A London criminal defence firm has announced that it is ending all face-to-face contact to protect staff and clients.

As fears continue to grow about the spread of coronavirus, north London firm Powell Spencer & Partners says it will not be attending police stations, magistrates’ or Crown courts, and prisons. Agents and counsel will not be asked to attend.

Senior partner Greg Powell, a former president of the London Criminal Courts Solicitors’ Association (LCCSA), said on Twitter that it was ‘ridiculous’ that the criminal justice system is not shut down. ‘Serious custody cases can be centralised and remote working arranged. [We] decided we could not wait any longer for the MoJ,’ he said.

Powell told the Gazette: 'I would have expected the Legal Aid Agency to withdraw us from face-to-face contact but they have not. All they have done is said if you do not want to do your duty slot you can give it to someone else. That's madness. The irony is we are micro-managed by the LAA in that we have to have a risk assessment. There's never been a greater risk assessment than this. They themselves seem to be utterly failing to conduct their own risk assessment in the situation we find ourselves in.'

The firm’s decision has been widely praised and other firms could follow suit.

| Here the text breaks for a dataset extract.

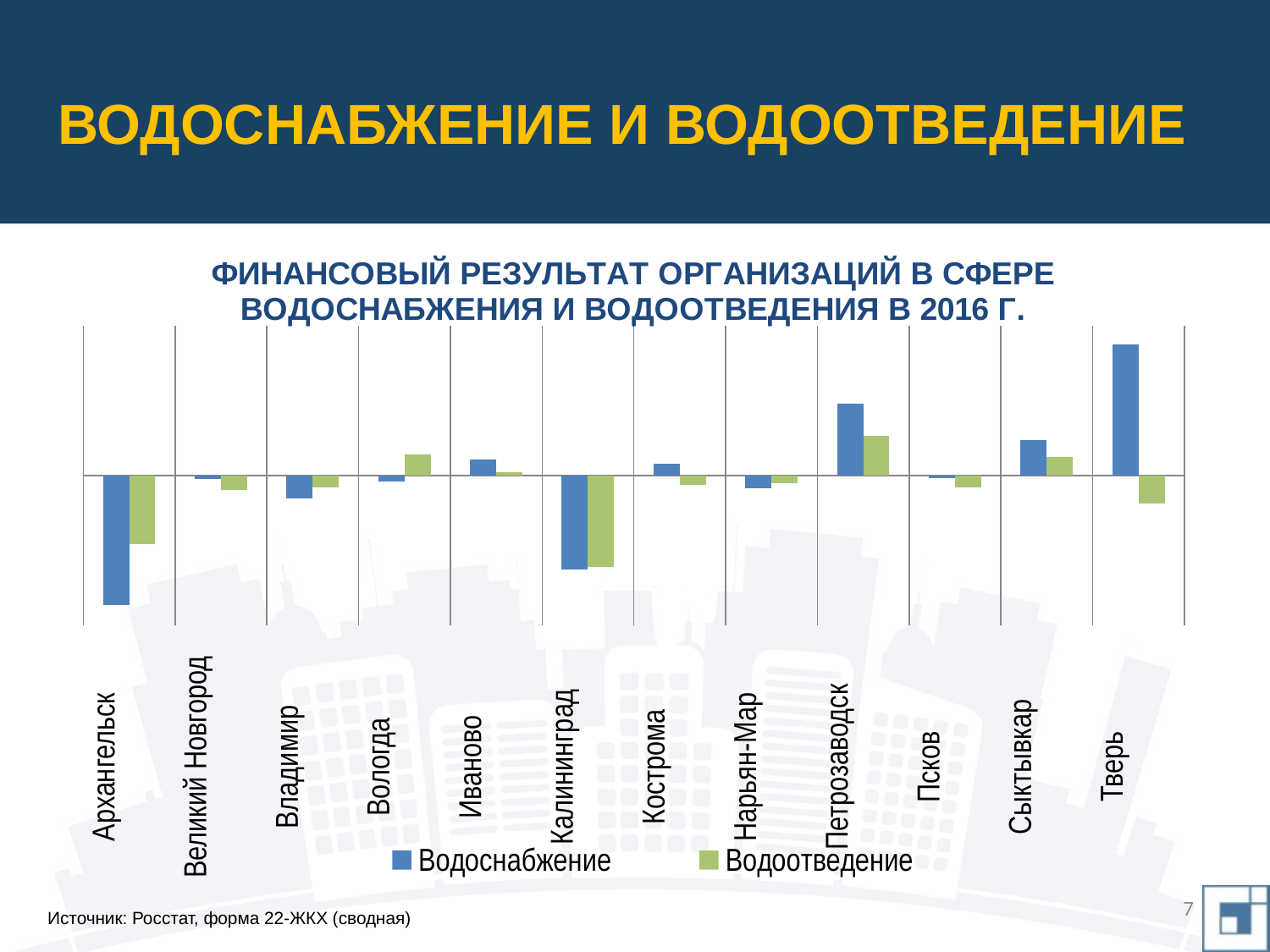
What are the two series named in the legend? Водоснабжение and Водоотведение For Водоотведение, which is larger: Вологда or Иваново? Вологда What kind of chart is shown on the slide? bar chart For Водоснабжение, which is larger: Петрозаводск or Сыктывкар? Петрозаводск Which city has the highest value for Водоснабжение? Тверь How many cities are shown on the x axis of the chart? 12 Which city has the lowest value for Водоснабжение? Архангельск How many series does the legend list? 2 Which city has the lowest value for Водоотведение? Калининград Which city has the highest value for Водоотведение? Петрозаводск For Водоснабжение, which is larger: Тверь or Петрозаводск? Тверь Which colour represents Водоотведение in the chart? green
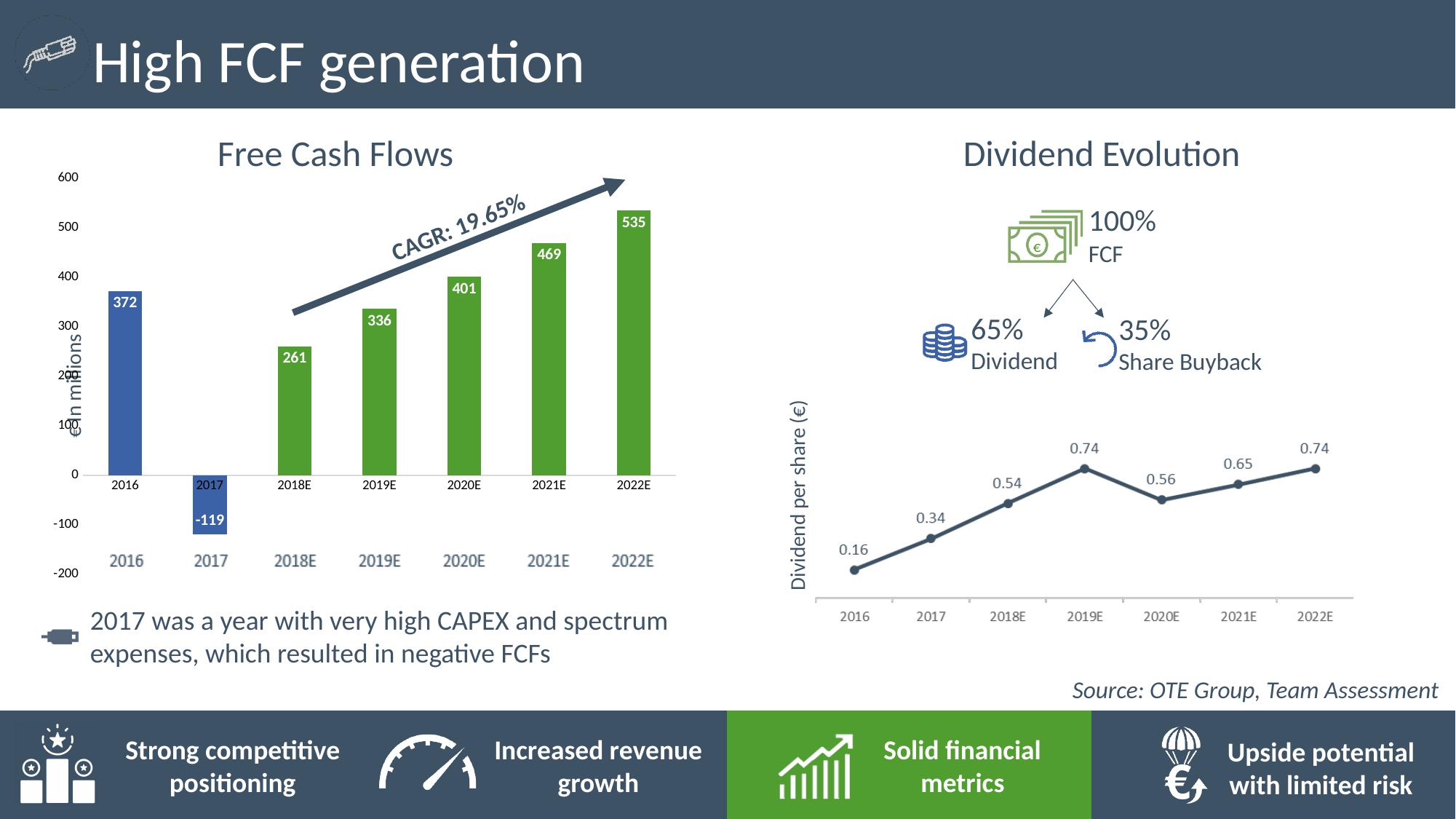
What kind of chart is the Free Cash Flows chart? Bar chart In the Free Cash Flows chart, which year has the highest value? 2022E In the Dividend Evolution chart, what is the dividend per share for 2019E? 0.74 In the Free Cash Flows chart, what is the value for 2022E? 535 In the Free Cash Flows chart, which is larger, the value for 2016 or the value for 2019E? 2016 In the Dividend Evolution chart, what is the difference between the values for 2019E and 2020E? 0.18 In the Free Cash Flows chart, what is the difference between the values for 2022E and 2021E? 66 In the Dividend Evolution chart, what is the dividend per share for 2016? 0.16 In the Free Cash Flows chart, what is the value for 2017? -119 How many bars are plotted in the Free Cash Flows chart? 7 In the Free Cash Flows chart, which year has the lowest value? 2017 What kind of chart is the Dividend Evolution chart? Line chart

The Ministry of Justice says its Legal Aid Agency guidance, published last Friday, is under constant review and could be updated later today or tomorrow. At present, the guidance states that the agency will take a ‘proportionate approach’ to duty solicitor compliance in response to the Covid-19 outbreak.

In an update today, the lord chief justice announced that magistrates’ courts will need to continue to deal with urgent work, in accordance with guidance given by the judiciary to judges and staff. All hearings that can lawfully take place remotely should do so if the facilities exist.

However, one criminal defence solicitor told the Gazette that the lord chief justice's announcement has caused 'absolute chaos' this morning in the magistrates' courts with no one knowing what to do. Some courts have reportedly shut to review their social distancing policities while it's busines as usual at others. Social distancing is reportedly not happening at Croydon Magistrates' Court this morning, where a woman with a sleeping baby was sitting in the waiting room with around 20 other people.

The LCCSA has issued a suggested emergency five-point protocol ‘to ensure criminal defence lawyers do not contribute to the strain on the NHS’.

  • Non-urgent criminal cases should be delayed for two months.
  • Urgent hearings should be temporarily conducted by video or telephone. Arrests should be reserved for essential cases only, with an increased use of street bail.
  • Voluntary interviews and postal requisitions should be delayed. If a suspect must be detained, solicitors and appropriate adults should be permitted to attend via video-link.
  • If solicitors have to attend court or police station, a Covid-19 risk assessment of the defendant should be carried out.
  • Facilities should be deep-cleaned and hand sanitiser made widely available.

*The Law Society is keeping the coronavirus situation under review and monitoring the advice it receives from the Foreign & Commonwealth Office and Public Health England.